### Data records
<<<<

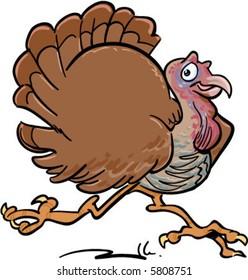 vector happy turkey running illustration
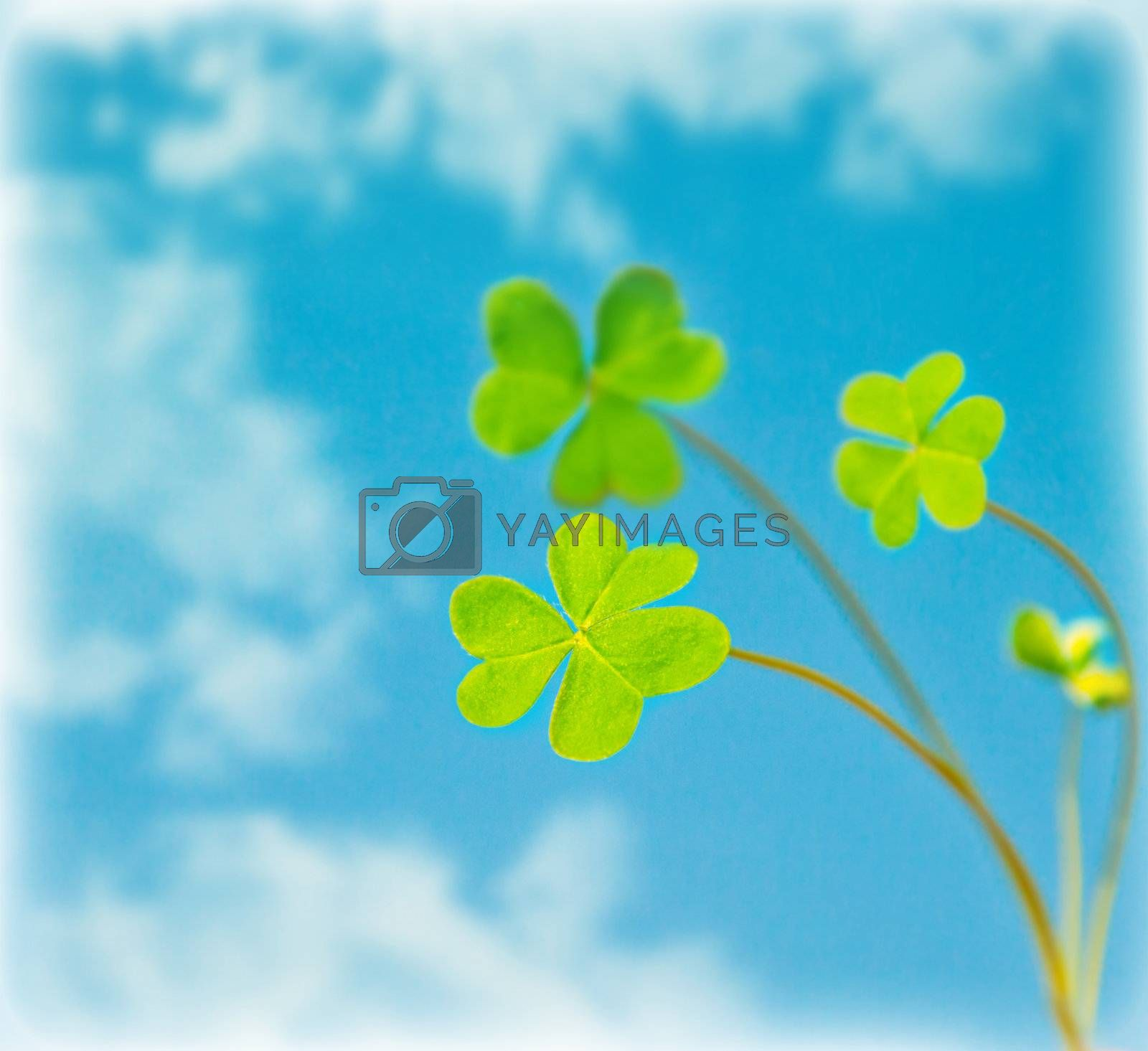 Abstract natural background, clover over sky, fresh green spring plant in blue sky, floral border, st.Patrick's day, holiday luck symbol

>>>>
<<<<

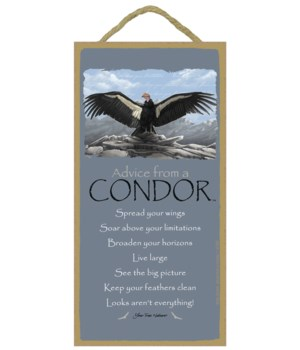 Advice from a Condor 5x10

>>>>

### Assignment
Quote word for word only the lines above from the one containing "vector happy turkey running illustration" through the one containing "Abstract natural background, clover". Pictures stay out of your copy.

### Answer box
 vector happy turkey running illustration
 Abstract natural background, clover over sky, fresh green spring plant in blue sky, floral border, st.Patrick's day, holiday luck symbol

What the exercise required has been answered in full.